• WHAT IS BEING ASKED: Should an entry include a picture, omit the picture and still repeat everything else exactly.
++++
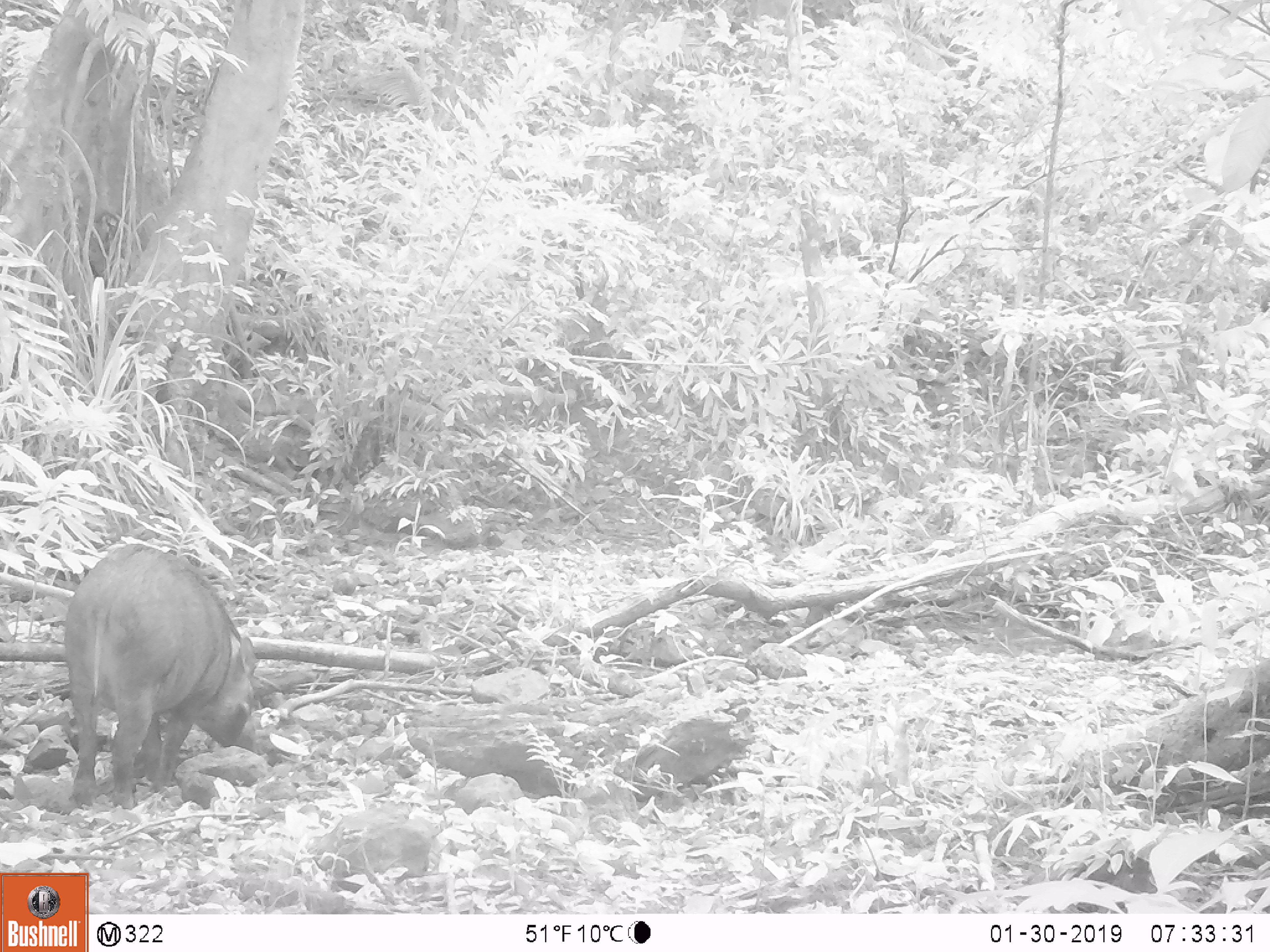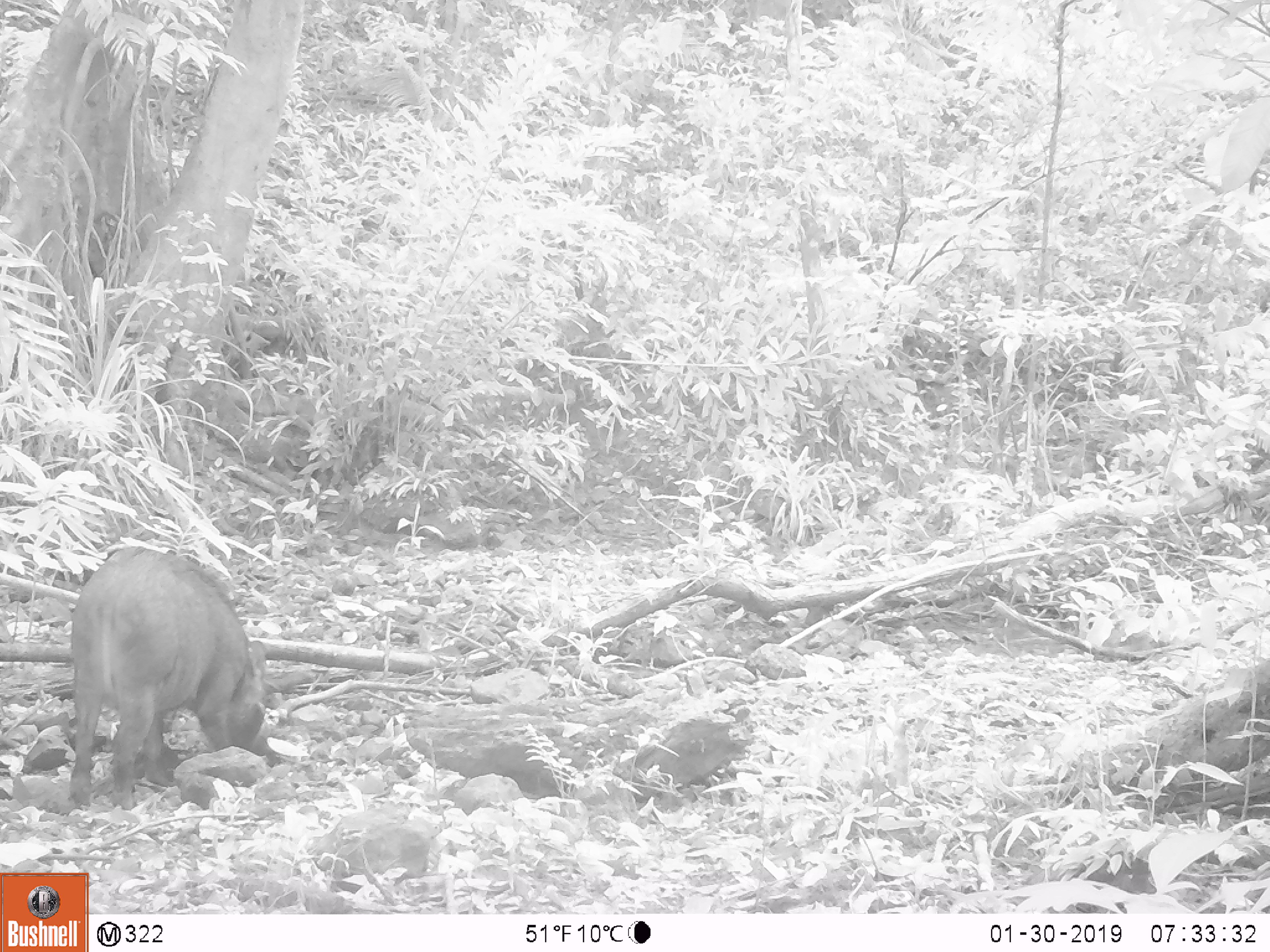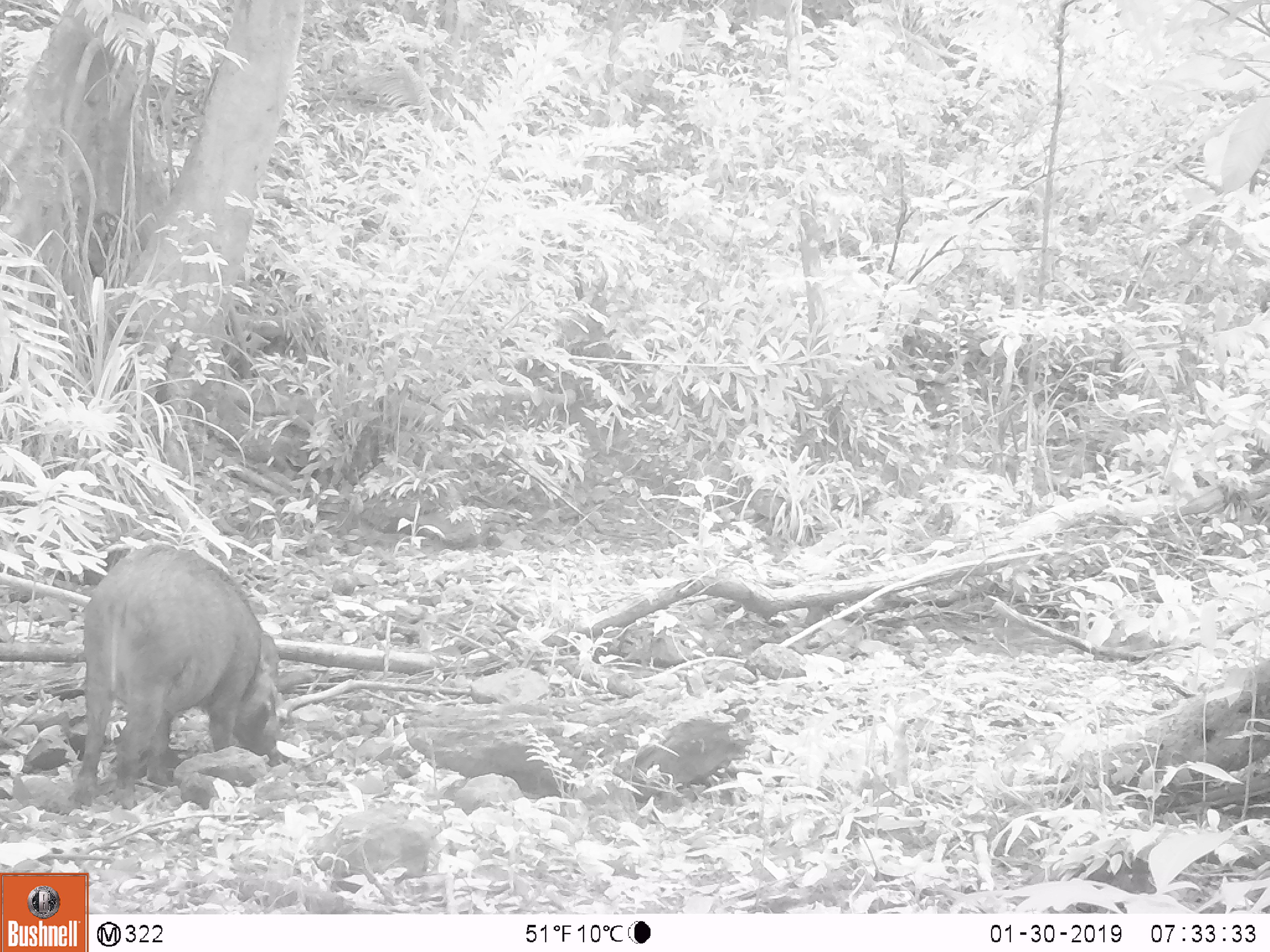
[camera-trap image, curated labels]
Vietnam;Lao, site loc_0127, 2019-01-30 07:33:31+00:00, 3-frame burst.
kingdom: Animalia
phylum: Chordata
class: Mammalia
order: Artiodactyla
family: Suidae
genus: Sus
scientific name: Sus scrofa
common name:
++++
• SOLVED EXERCISE:
[camera-trap image, curated labels]
Vietnam;Lao, site loc_0127, 2019-01-30 07:33:31+00:00, 3-frame burst.
kingdom: Animalia
phylum: Chordata
class: Mammalia
order: Artiodactyla
family: Suidae
genus: Sus
scientific name: Sus scrofa
common name:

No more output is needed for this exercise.